Increasing the transparency of the IoT with the SPIN PCAP reader

Insight into smart devices' live and historical network traffic

Concept of connectivity of Internet-of-things devices (IOT) on a network

Tuesday 23 February 2021
Article by: Caspar Schutijser

The Internet of Things (IoT) is becoming bigger every day. The promises are endless: the world supposedly will become safer and more efficient, amongst other things. However, there is a downside. Many IoT devices have security and privacy issues. Furthermore, it's often not very transparent to the user what an IoT device is doing in terms of network activity. SIDN Labs' SPIN project aims to give users greater insight into what their IoT devices are doing. In addition to increasing IoT transparency, SPIN enables users to exercise more control over their IoT devices and the data they share, for example by blocking their IoT devices from connecting to certain domains.

In this blog post, we will look more closely at the transparency aspect of SPIN. To that end, we explain how SPIN extracts information from observed network traffic, and how that is visually presented to the user. Additionally, this blog post introduces a new component called the PCAP reader, which has recently been added to SPIN.

SPIN: a brief introduction

SPIN stands for Security and Privacy for In-home Networks. SIDN Labs created SPIN to help address privacy and security issues related to the Internet of Things (IoT). For example, IoT devices continue to be recruited to botnets that can be used for DDoS attacks. Furthermore, IoT devices often do not respect the user's privacy, something which is not always clear to the end user. That's why we think it is necessary to enable users to gain insight into what their IoT devices are doing (e.g. in terms of what types of data their IoT devices are collecting about them and where they are sending it), and to allow users to protect their home networks.

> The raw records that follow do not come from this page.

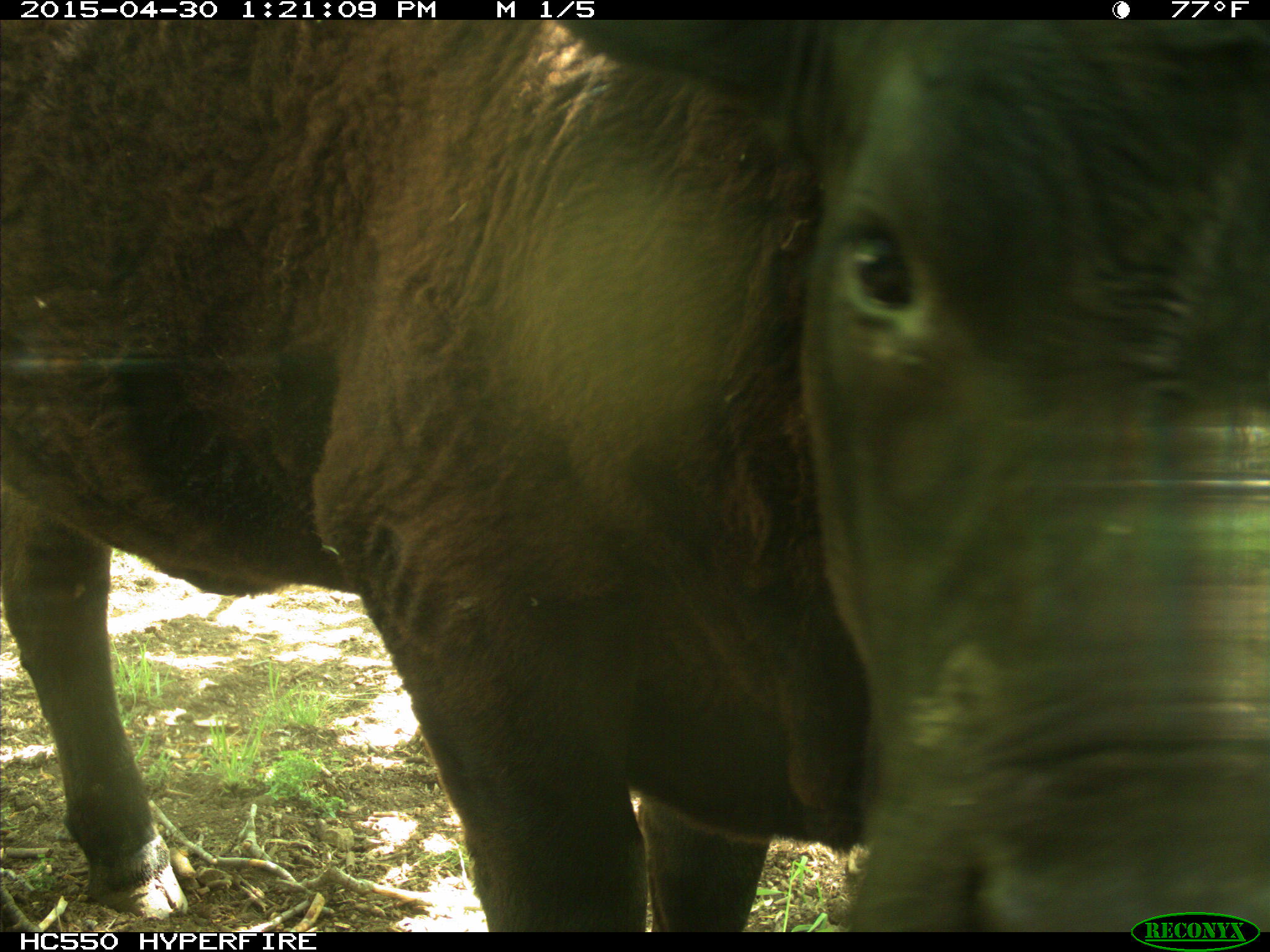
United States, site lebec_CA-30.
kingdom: Animalia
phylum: Chordata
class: Mammalia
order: Artiodactyla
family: Bovidae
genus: Bos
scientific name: Bos taurus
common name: domestic cow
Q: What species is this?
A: Bos taurus (domestic cow).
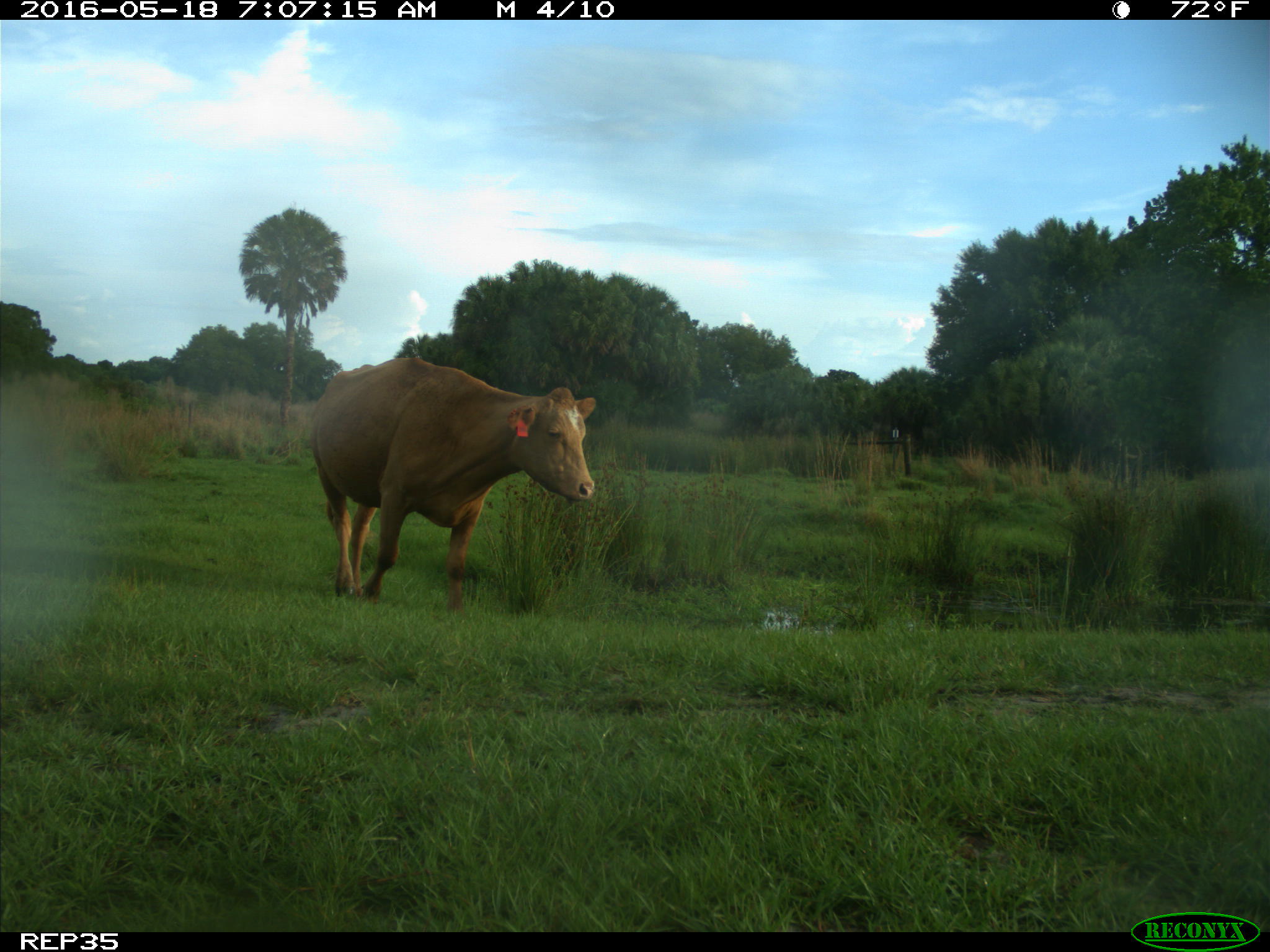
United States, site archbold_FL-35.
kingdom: Animalia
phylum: Chordata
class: Mammalia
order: Artiodactyla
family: Bovidae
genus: Bos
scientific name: Bos taurus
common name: domestic cow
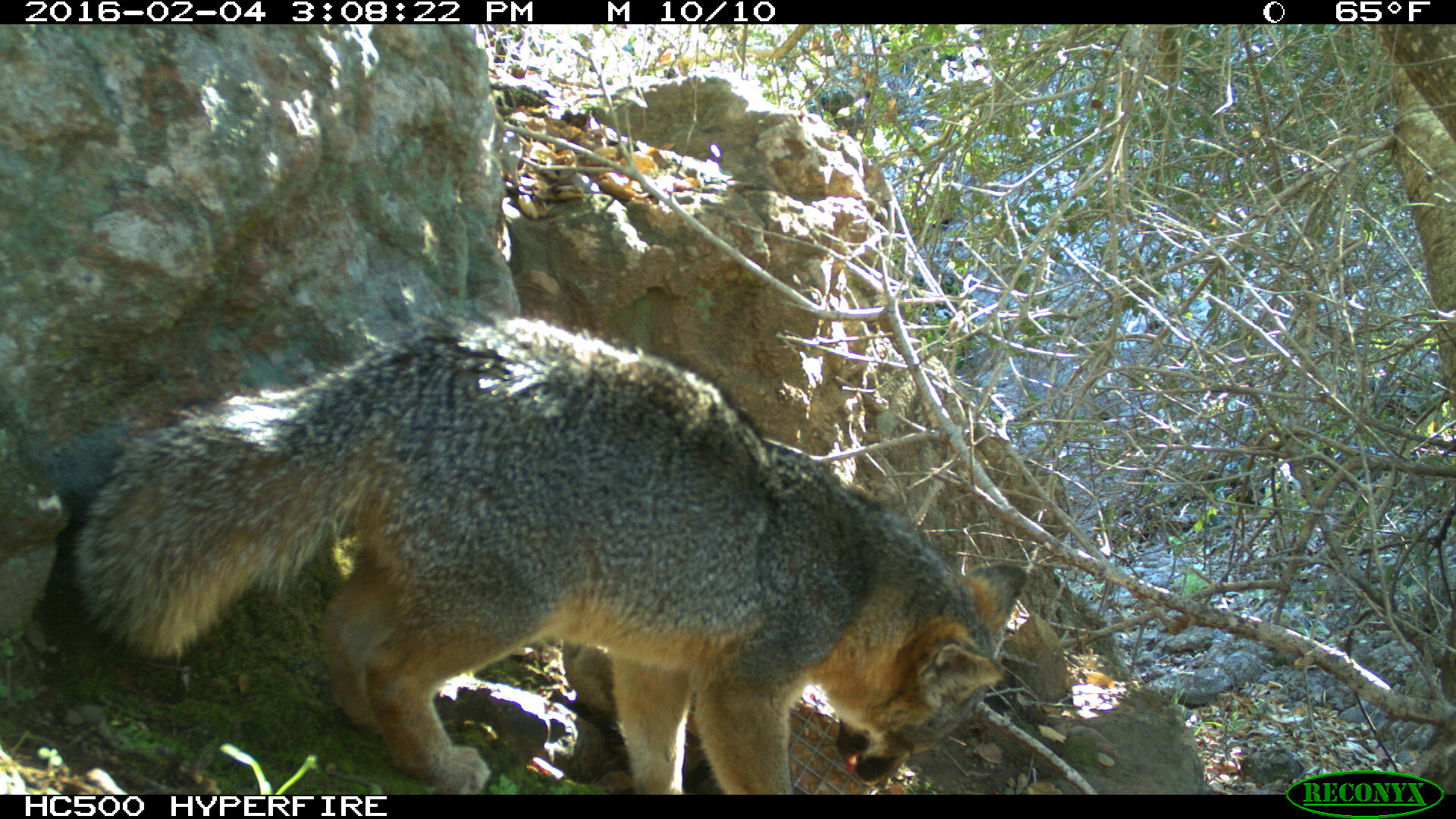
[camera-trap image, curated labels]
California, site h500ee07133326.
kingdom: Animalia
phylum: Chordata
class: Mammalia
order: Carnivora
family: Canidae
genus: Urocyon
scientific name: Urocyon littoralis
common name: island fox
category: fox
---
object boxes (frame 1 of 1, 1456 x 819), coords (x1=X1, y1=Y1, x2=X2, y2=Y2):
fox: (x1=64, y1=310, x2=1026, y2=794)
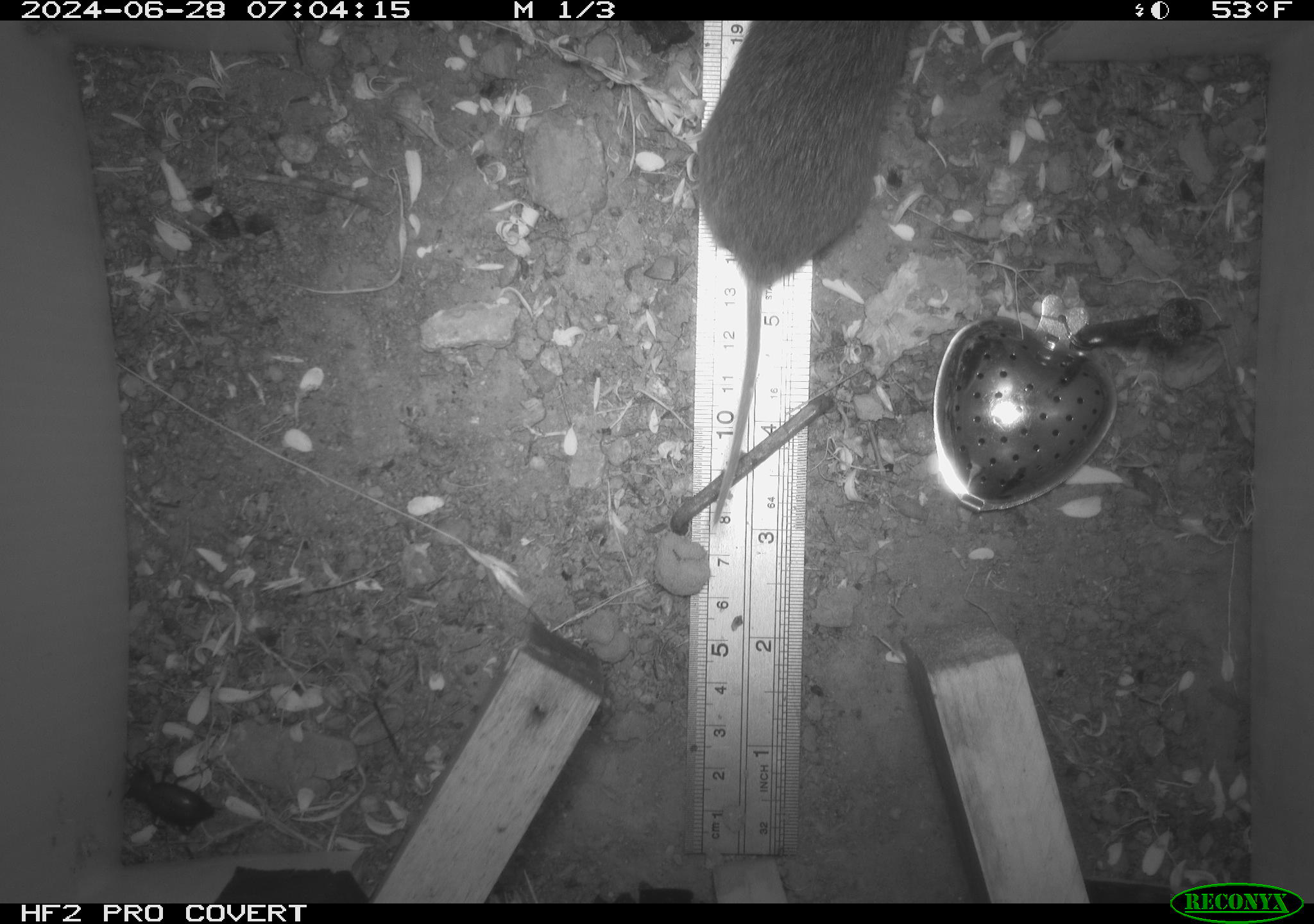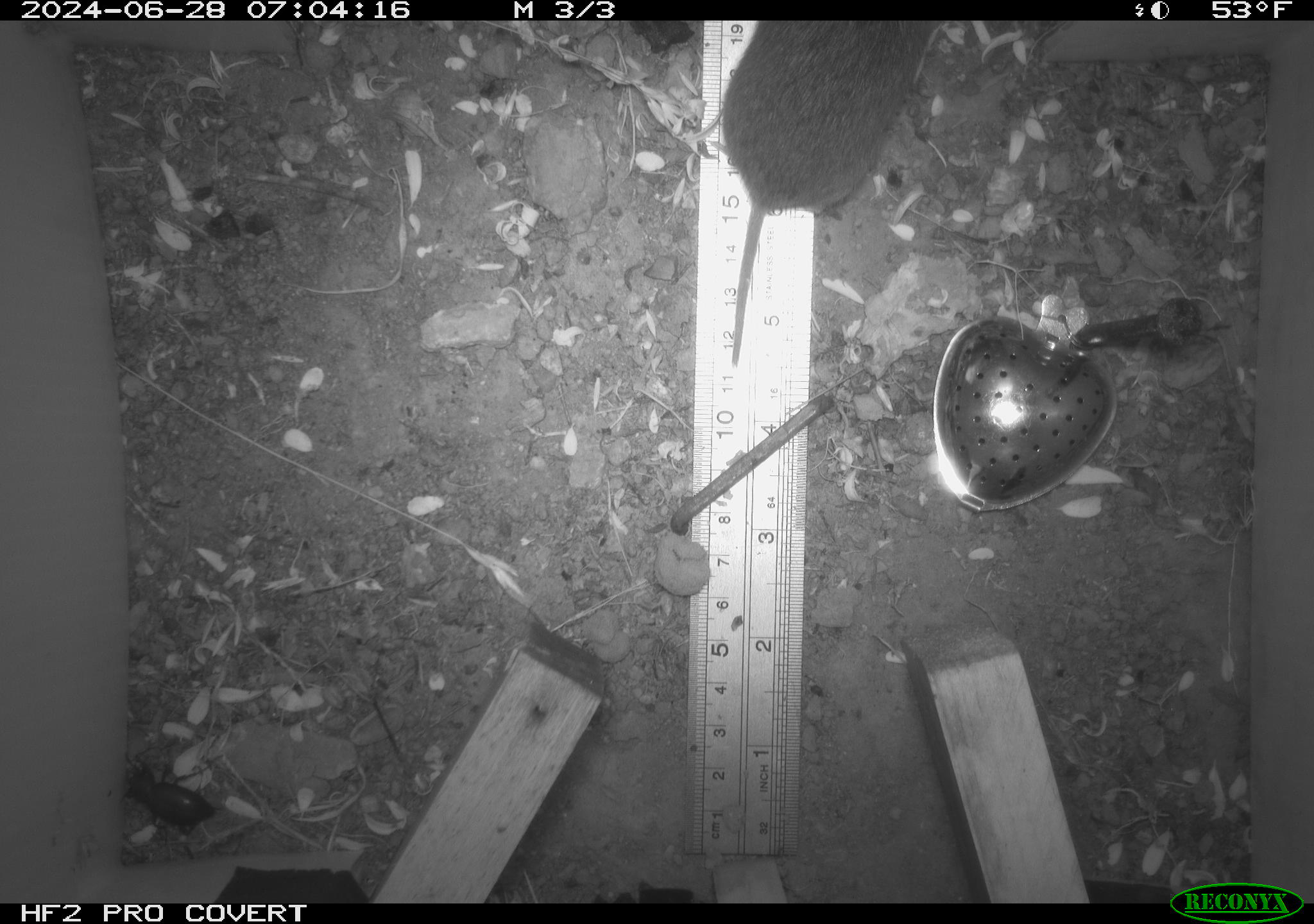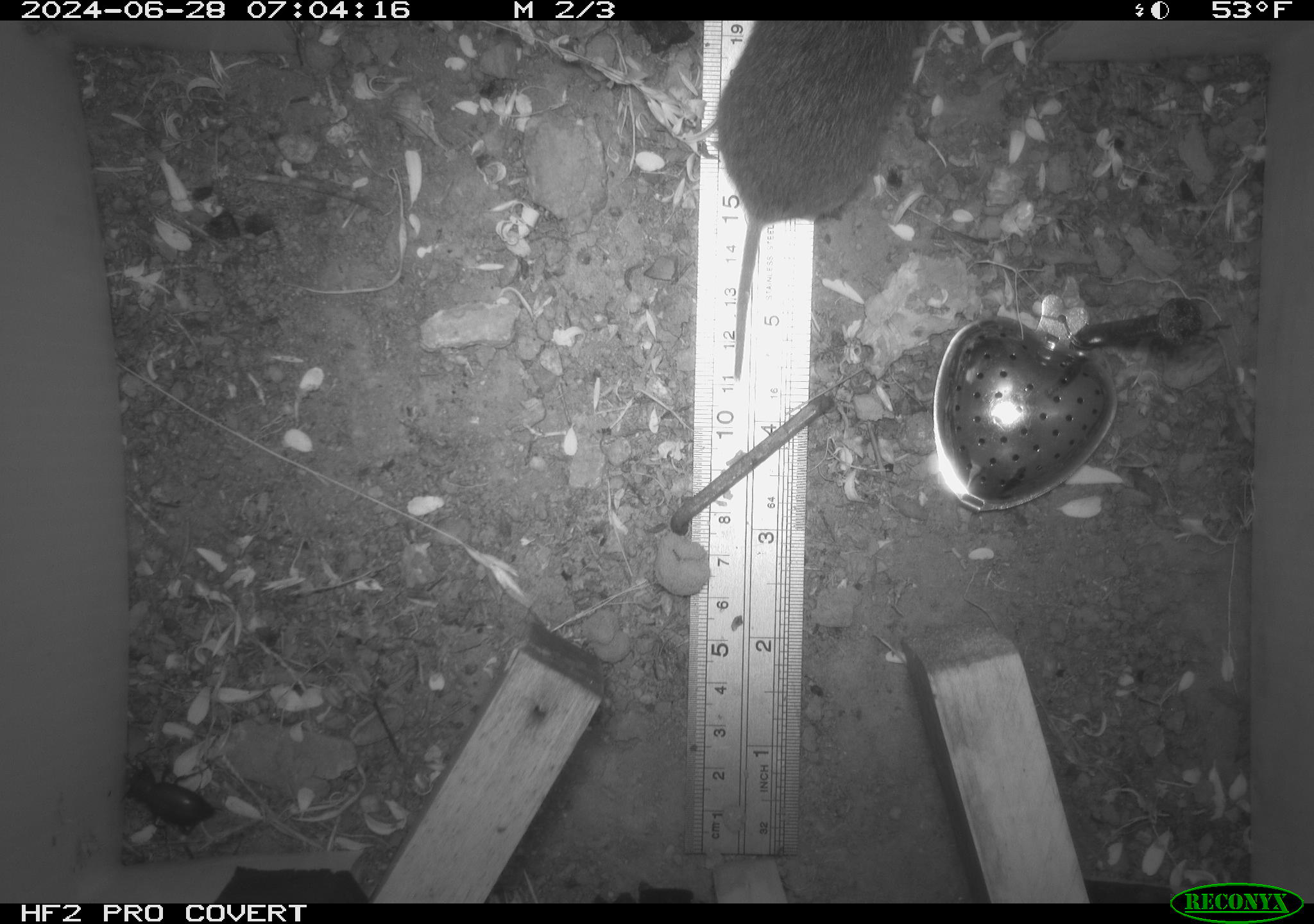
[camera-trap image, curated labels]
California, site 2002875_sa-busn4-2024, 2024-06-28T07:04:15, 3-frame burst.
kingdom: Animalia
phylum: Chordata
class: Mammalia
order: Rodentia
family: Cricetidae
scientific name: Arvicolinae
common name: voles, lemmings, and muskrats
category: arvicolinae subfamily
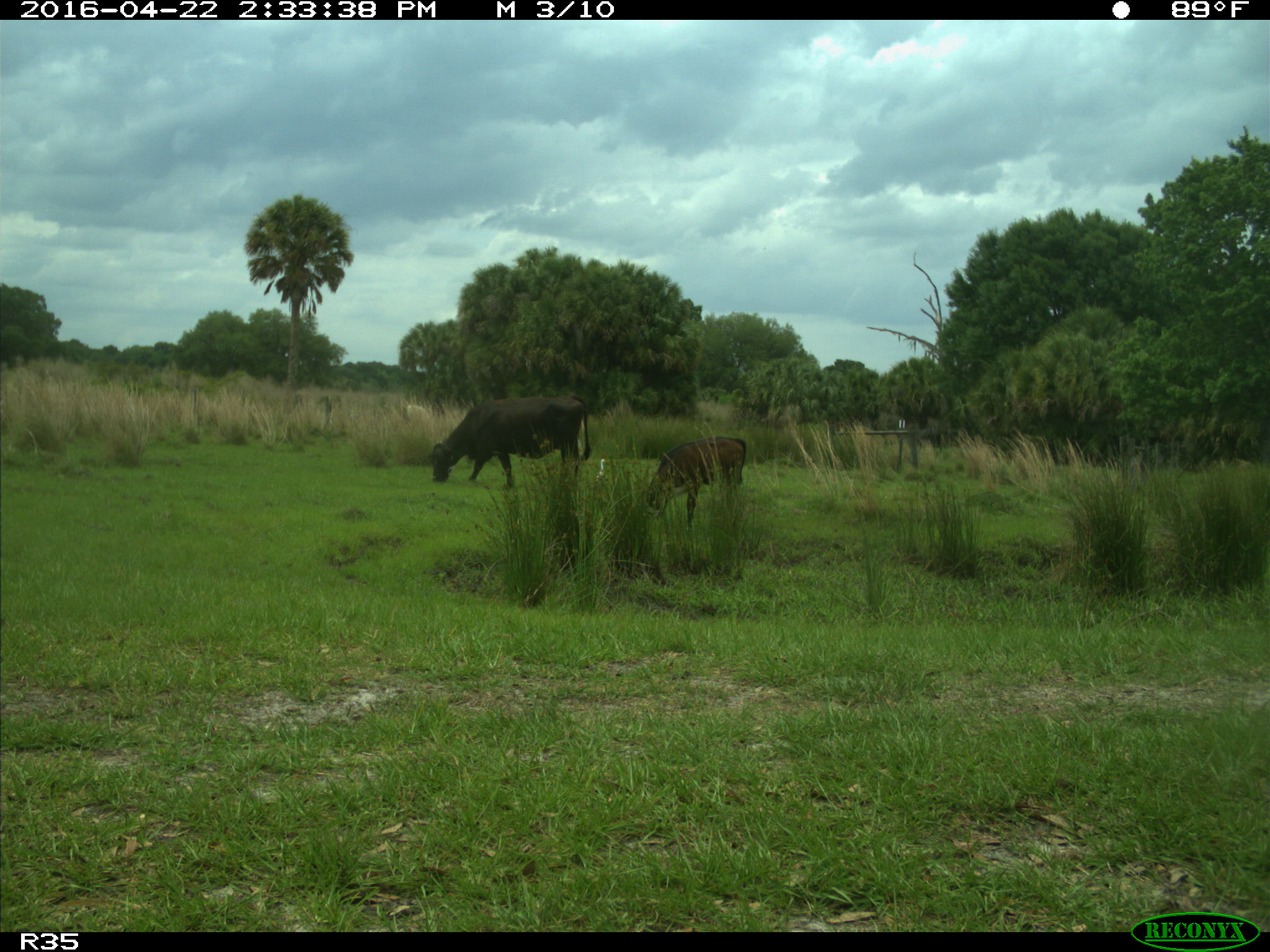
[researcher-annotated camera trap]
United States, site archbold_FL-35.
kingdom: Animalia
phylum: Chordata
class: Mammalia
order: Artiodactyla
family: Bovidae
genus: Bos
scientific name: Bos taurus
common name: domestic cow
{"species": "Bos taurus (domestic cow)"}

With SPIN, a user experiences greater transparency. For example, it is possible to inspect live network traffic that is generated by IoT devices. Additionally, the user has more control over their IoT devices with SPIN, since SPIN enables them to 'interfere' with the IoT device's network traffic, for example by blocking a domain name.

Figure 1: A schematic overview of a typical SPIN deployment.

SPIN is typically deployed by installing it on a home router, as shown in Figure 1. SPIN is then able to see (and, if necessary, manipulate) all the IoT devices’ network traffic. In technical terms, a process called the SPIN daemon that runs on the home router is responsible for analysing the network traffic. The SPIN daemon does so by extracting various types of traffic measurement-related information from the operating system kernel, such as the domain name that an IoT device connects to. Additionally, the SPIN daemon can instruct the kernel to block certain traffic flows. In the next part of this blog post, we look more closely at what types of information SPIN analyses, and how users can use that information.

Analysing network traffic

In this part of the blog post, we discuss the kinds of information SPIN collects to gain insight into what a device is doing. To that end, we will present an example and explain what the user sees when using the SPIN web interface. The screenshot below shows a couple of devices’ network traffic visualised by SPIN.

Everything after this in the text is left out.